#### SECCIÓN DE TEXTO:
Luego del triunfo de la Revolución Liberal de 1871 comenzarían a implantarse drásticas reformas al sistema político, económico y social de Guatemala, convirtiéndose en una pugna de poder entre el Estado y la Iglesia Católica.

Durante la presidencia de Justo Rufino Barrios se impulsaron varias reformas en el país. Gobernó de 1873 a 1885. (Foto: Hemeroteca PL)

Durante la presidencia de Justo Rufino Barrios se impulsaron varias reformas en el país. Gobernó de 1873 a 1885. (Foto: Hemeroteca PL)

Desde el descubrimiento de América, la Corona española y la Iglesia Católica compartieron el poder político en estas tierras. De hecho, el papa Alejandro VI, mediante emisión de una bula en 1493 confirió a los conquistadores el derecho de propagar el cristianismo.

En el siglo XIX, alrededor de 50 años después de la Independencia, el gobierno liberal, encabezado por los generales Miguel García Granados y Justo Rufino Barrios, puso cuesta arriba la influencia que los eclesiásticos ejercieron por centurias, tanto en educación, ritos, costumbres y formas de pensamiento, así como en cuestiones políticas y económicas.

A partir de entonces, Estado e Iglesia son poderes diferentes. Ese fue el primer paso para construir la llamada “nueva nación”, idealizada por los liberales.

De esa forma se mantiene, técnicamente, el laicismo, término que la Real Academia Española define como “doctrina que defiende la independencia del hombre o de la sociedad, y más particularmente del Estado, respecto de cualquier organización o confesión religiosa”.

#### CONTENIDO DE DATOS:
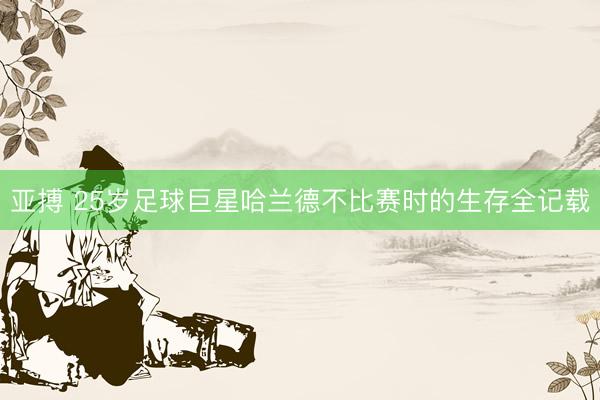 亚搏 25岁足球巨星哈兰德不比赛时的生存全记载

---

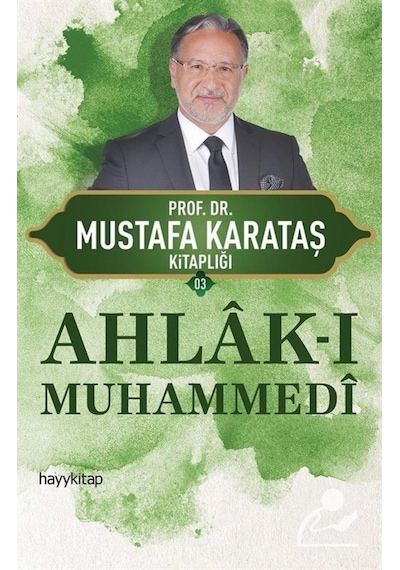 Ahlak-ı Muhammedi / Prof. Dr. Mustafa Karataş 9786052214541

* * *

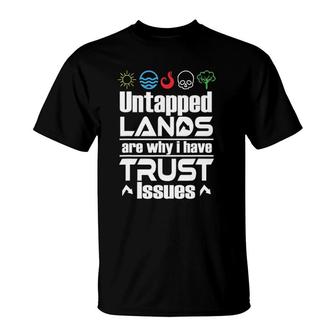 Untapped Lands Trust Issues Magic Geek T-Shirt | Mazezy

#### TAREA ASIGNADA:
Transcribe del texto sobre la Revolución Liberal de 1871 el pasaje que comienza en "Desde el descubrimiento" y termina en "propagar el cristianismo.".

#### RESULTADO DEL EJERCICIO:
Desde el descubrimiento de América, la Corona española y la Iglesia Católica compartieron el poder político en estas tierras. De hecho, el papa Alejandro VI, mediante emisión de una bula en 1493 confirió a los conquistadores el derecho de propagar el cristianismo.